“If you love writing or making music or blogging or any sort of
performing art, then do it. Do it with everything you’ve got. Just don’t
plan on using it as a shortcut to making a living.” (Seth Godin)
This is my 544th post on One Writer’s Journal. When I started this blogging adventure in January 2008, I only posted once a week. Here’s the very first paragraph I blogged.
“Hi, everybody. I’m just a country girl who’s been writing forever. I
hope to share some of what I’ve learned about writing over the years and
some about being a country girl through and through.”
And the last paragraph in that first blog:
I’ll tell you more about growing up in the country next post. Wouldn’t
want to give away all my secrets the first day. These blogs have a
ravenous appetite for words.
Boy, was I right about that ravenous appetite of blogs! Words, words and more words. And by now, if I had any secrets, you probably have had a chance to read them all. It’s a good thing I like journaling as I told you in Post 2.

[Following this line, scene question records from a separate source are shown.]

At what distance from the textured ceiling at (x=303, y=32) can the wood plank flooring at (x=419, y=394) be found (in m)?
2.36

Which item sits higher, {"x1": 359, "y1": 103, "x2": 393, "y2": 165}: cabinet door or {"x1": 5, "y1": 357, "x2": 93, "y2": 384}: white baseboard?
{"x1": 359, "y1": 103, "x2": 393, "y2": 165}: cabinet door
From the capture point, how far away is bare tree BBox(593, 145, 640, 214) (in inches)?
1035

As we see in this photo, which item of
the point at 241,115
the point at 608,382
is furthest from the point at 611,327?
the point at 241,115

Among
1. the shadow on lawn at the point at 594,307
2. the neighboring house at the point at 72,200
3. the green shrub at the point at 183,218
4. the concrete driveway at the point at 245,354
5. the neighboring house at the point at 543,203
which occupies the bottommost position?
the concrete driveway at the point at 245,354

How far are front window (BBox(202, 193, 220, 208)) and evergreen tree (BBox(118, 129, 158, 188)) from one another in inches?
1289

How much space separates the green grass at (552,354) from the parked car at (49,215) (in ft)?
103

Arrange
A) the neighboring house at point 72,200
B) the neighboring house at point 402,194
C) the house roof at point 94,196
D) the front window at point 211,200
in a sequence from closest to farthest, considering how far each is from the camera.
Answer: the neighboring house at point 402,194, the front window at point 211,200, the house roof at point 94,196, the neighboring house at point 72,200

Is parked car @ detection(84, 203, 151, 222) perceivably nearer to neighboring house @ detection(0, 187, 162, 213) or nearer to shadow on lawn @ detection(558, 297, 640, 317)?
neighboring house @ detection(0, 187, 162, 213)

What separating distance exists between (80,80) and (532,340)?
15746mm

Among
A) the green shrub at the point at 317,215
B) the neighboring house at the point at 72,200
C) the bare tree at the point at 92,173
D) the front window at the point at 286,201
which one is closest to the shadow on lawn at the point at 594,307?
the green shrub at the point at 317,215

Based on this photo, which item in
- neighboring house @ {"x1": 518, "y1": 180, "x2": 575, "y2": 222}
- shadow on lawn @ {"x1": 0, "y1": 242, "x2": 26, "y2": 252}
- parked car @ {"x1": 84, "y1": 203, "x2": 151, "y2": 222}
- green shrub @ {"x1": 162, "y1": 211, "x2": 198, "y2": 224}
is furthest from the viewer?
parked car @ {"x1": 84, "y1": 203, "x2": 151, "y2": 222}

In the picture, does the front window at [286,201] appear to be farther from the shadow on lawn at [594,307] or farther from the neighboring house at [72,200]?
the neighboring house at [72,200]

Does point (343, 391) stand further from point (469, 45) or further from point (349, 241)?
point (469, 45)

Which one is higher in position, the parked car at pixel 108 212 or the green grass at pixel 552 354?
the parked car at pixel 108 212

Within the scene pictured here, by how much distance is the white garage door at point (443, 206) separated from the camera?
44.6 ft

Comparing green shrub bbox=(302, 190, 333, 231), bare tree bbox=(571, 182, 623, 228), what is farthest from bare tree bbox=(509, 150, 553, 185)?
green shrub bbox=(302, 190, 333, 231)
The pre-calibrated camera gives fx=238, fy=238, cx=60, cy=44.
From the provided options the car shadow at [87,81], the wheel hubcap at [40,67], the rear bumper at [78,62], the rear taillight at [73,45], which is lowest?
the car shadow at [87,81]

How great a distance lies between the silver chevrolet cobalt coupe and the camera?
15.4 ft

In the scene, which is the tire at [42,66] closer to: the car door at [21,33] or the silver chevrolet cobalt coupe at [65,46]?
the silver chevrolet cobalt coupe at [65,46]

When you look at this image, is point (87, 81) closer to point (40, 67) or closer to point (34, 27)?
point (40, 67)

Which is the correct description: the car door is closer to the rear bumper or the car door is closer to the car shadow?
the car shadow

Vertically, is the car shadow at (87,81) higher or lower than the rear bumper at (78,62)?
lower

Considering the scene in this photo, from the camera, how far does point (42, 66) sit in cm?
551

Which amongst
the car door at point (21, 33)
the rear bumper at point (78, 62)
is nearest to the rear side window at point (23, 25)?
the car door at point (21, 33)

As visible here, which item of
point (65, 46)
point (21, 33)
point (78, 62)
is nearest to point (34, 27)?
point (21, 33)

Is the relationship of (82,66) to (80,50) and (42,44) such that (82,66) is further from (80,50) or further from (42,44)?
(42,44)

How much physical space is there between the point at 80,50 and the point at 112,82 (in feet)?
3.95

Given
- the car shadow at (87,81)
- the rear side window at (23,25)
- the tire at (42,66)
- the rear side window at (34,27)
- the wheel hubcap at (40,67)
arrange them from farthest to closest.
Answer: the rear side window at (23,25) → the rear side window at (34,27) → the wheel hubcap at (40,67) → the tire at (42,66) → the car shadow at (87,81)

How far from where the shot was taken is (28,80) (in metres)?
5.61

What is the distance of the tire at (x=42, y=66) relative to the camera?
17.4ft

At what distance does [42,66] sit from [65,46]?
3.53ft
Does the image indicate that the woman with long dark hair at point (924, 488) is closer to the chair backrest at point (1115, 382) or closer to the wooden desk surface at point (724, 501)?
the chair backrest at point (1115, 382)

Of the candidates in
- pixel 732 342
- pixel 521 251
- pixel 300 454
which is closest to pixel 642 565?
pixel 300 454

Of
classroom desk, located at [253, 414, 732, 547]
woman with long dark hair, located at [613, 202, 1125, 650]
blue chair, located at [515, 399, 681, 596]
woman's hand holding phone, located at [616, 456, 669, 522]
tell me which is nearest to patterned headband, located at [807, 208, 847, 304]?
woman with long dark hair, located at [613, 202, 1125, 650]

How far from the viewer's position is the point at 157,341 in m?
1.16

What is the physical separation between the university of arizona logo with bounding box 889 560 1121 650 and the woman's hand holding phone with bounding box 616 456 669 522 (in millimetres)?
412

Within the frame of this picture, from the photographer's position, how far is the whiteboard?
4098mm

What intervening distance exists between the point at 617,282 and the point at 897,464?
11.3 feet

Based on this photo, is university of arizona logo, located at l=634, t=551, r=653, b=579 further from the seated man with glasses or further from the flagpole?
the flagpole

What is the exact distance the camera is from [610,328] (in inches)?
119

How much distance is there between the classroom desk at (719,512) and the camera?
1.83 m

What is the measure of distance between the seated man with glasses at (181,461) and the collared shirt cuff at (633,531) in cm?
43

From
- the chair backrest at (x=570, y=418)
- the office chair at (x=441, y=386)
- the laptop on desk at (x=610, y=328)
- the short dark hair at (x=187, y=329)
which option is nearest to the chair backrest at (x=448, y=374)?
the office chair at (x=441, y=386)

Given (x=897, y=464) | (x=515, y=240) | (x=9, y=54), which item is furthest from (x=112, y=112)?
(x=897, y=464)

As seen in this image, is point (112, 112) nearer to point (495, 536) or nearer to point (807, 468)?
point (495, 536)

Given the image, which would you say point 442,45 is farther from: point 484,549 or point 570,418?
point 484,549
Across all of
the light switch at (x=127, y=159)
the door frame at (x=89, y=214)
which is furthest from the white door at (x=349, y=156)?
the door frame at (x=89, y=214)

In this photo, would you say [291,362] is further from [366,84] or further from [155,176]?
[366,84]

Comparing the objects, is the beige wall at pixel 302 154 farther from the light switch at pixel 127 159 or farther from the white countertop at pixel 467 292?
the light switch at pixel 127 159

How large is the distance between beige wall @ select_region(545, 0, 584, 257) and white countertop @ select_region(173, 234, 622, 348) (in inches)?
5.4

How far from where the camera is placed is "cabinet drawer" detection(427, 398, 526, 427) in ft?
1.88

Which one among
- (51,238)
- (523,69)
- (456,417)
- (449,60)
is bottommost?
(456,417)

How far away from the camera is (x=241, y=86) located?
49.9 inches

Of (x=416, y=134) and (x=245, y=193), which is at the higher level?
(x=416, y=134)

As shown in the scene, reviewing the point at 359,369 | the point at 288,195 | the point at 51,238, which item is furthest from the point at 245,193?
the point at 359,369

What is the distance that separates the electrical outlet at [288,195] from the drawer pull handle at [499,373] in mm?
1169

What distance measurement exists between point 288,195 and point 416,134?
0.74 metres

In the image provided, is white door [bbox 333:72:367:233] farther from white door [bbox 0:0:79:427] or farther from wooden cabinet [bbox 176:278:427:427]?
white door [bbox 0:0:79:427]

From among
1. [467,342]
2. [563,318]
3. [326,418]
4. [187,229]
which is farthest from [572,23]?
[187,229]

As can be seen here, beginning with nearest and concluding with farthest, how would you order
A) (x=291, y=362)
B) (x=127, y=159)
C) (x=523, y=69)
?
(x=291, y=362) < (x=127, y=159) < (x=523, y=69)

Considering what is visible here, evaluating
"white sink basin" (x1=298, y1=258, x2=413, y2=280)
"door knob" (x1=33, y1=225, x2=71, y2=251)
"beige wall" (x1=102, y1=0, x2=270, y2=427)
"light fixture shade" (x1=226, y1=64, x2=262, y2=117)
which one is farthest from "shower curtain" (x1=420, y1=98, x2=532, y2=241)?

I’m figuring out what exactly I want to write about in my blog. I’ve
been a journal writer forever, but that’s writing to myself. Now this
may be writing to myself too, but it’s like leaving my journal open out
on the kitchen table where anybody can read it. That might be okay.
I’ve done some of my best writing in journals. How about you? Are you a
journal writer?
Since then I started posting twice a week and left my journal open on a lot of nights. I want you to know I’ve appreciated each and everyone of you who has taken a peek. I’ve also needed to remember this bit of advice from Liz Strauss. “The Internet has no eraser.”Once something is posted, it’s out there. It’s hard to grab back and completely make it disappear.

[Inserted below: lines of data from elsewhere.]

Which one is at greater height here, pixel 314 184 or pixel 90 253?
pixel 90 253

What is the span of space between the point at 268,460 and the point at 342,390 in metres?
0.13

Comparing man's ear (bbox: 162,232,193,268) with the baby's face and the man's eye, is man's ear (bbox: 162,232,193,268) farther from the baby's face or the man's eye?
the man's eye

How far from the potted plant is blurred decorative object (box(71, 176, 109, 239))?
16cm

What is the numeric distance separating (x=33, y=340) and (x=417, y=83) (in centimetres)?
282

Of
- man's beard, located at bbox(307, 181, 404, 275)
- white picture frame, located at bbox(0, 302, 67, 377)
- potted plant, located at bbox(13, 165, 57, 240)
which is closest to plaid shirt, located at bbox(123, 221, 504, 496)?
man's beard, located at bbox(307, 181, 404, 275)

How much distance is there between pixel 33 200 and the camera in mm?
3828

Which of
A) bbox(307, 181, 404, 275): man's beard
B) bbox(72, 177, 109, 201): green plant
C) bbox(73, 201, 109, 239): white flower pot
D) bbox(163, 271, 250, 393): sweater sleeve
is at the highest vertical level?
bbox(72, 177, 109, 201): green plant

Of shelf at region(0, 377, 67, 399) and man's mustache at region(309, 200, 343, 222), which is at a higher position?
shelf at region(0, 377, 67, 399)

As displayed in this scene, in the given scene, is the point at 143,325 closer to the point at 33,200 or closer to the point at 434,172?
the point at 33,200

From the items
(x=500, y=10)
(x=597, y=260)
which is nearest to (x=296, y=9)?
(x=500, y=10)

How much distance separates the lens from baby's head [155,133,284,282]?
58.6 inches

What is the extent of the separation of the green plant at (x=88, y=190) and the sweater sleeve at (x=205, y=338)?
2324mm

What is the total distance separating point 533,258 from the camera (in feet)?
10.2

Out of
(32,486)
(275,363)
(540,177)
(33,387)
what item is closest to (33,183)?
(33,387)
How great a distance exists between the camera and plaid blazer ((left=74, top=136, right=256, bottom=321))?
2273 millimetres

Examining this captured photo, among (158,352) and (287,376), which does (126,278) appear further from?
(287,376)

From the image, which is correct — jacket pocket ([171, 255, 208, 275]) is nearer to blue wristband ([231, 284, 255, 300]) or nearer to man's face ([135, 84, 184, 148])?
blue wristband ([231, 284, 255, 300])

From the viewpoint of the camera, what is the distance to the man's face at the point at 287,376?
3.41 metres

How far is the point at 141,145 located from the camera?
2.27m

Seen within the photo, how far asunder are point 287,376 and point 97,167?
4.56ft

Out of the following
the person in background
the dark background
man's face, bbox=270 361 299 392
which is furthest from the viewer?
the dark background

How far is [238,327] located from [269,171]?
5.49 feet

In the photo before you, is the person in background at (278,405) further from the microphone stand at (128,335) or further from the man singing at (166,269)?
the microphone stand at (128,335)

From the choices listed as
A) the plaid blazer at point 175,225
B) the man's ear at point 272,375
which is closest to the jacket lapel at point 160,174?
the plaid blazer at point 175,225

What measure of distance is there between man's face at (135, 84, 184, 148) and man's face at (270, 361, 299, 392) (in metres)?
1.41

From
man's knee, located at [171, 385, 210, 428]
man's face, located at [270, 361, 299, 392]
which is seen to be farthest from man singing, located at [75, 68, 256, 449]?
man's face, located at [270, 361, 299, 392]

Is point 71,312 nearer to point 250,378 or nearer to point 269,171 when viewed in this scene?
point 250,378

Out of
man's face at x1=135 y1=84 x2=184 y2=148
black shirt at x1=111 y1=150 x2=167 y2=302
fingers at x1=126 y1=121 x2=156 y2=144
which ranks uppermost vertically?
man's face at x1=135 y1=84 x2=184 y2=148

So I’ve tried to remember to share encouraging words and fun stories. And now I’m letting Jocie from my Hollyhill books do her own blog once a week. Hollyhill Book of the Strange. The picture up top is the one I have on that blog. It’s me a long time ago when I was only beginning to scribble words in notebooks to make stories. I’ve scribbled and typed and word processed millions of words since then. And hope to have another million or two in my fingers.

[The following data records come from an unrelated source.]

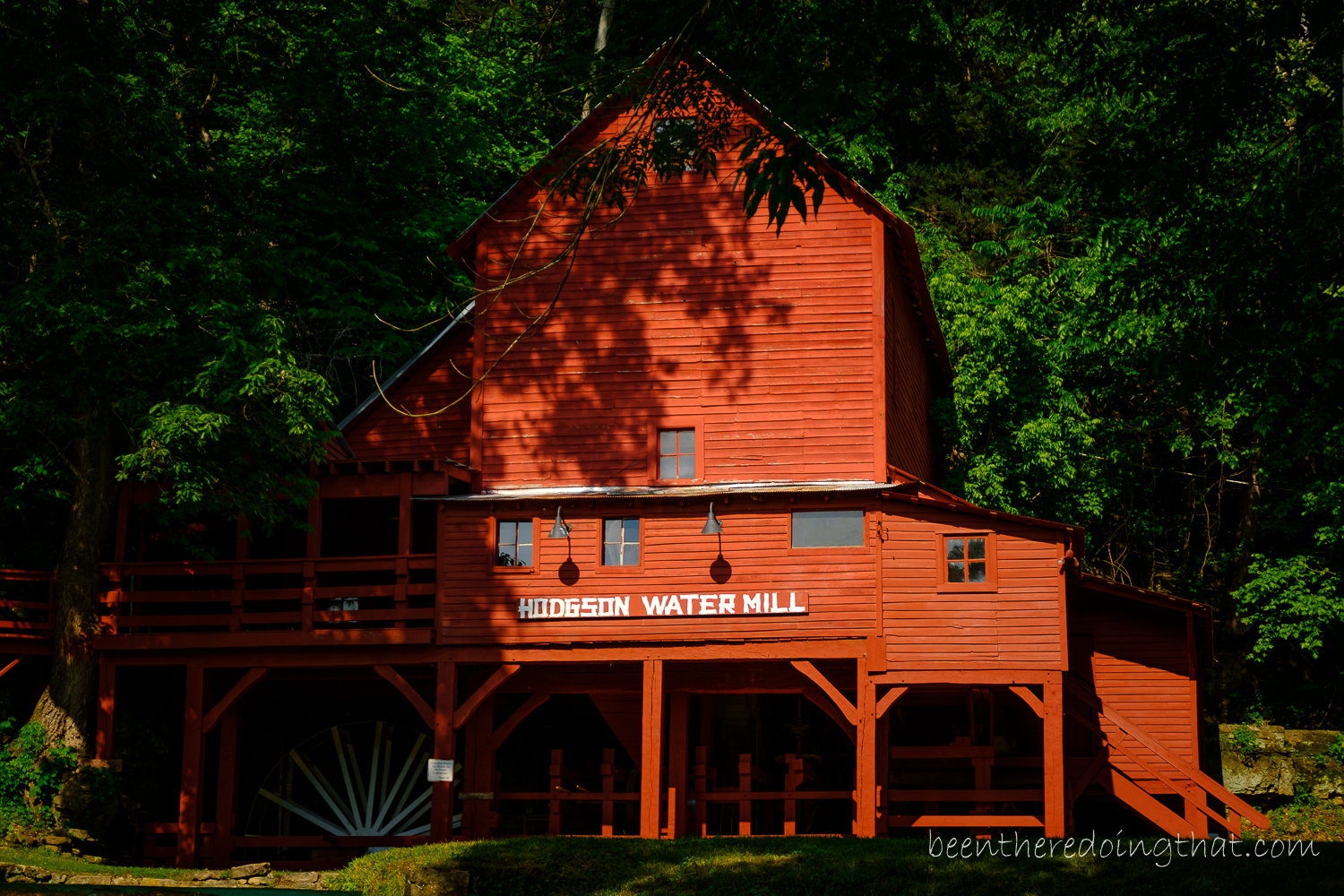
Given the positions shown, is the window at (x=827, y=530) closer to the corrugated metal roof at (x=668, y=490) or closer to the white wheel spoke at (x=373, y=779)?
the corrugated metal roof at (x=668, y=490)

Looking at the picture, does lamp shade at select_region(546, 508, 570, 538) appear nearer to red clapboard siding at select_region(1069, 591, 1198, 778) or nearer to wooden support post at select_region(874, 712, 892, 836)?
wooden support post at select_region(874, 712, 892, 836)

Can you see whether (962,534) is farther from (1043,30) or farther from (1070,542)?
(1043,30)

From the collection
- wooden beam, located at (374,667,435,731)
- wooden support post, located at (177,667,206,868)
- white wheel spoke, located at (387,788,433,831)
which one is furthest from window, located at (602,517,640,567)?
wooden support post, located at (177,667,206,868)

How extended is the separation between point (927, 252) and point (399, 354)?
12.2 m

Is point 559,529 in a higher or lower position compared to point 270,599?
higher

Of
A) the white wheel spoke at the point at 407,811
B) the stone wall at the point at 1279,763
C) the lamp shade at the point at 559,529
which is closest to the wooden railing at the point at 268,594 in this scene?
the lamp shade at the point at 559,529

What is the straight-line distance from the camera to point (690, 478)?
23469mm

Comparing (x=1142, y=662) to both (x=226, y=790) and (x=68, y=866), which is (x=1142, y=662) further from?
(x=68, y=866)

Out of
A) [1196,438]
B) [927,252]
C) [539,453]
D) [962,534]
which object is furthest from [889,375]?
[1196,438]

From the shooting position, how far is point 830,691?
21.9m

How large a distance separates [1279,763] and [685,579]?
47.3ft

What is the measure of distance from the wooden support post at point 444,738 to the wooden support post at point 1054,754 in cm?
916

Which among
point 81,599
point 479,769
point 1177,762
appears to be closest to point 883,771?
point 1177,762

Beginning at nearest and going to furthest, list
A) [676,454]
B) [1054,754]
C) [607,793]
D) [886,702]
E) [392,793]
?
[1054,754]
[886,702]
[607,793]
[676,454]
[392,793]
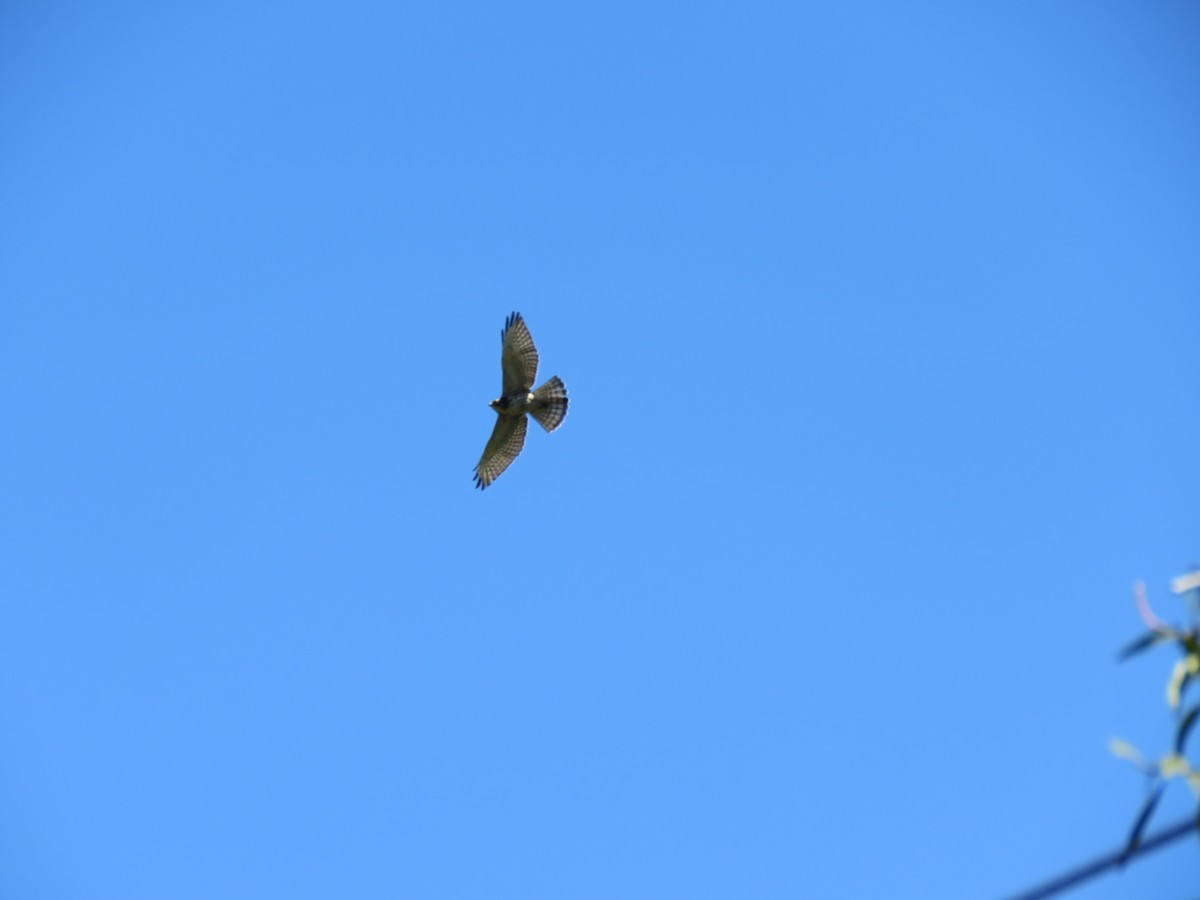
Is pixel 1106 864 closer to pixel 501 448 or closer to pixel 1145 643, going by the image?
pixel 1145 643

Some of that million will be here on One Writer’s Journal where the great thing about blogging is this from an anonymous (no doubt blogging) writer. “Blogging is not rocket science. It’s about being yourself and putting what you have into it.”
“Blogging is to writing what extreme sports are to athletics: more
free-form, more accident-prone, less formal, more alive. It is, in many
ways, writing out loud.” (Andrew Sullivan)
Writing out loud. That’s a good way to look at blogging.
So what do you think? Do you like to blog? Read blogs? What advice would you suggest to make my next 500 plus blogs more fun to read?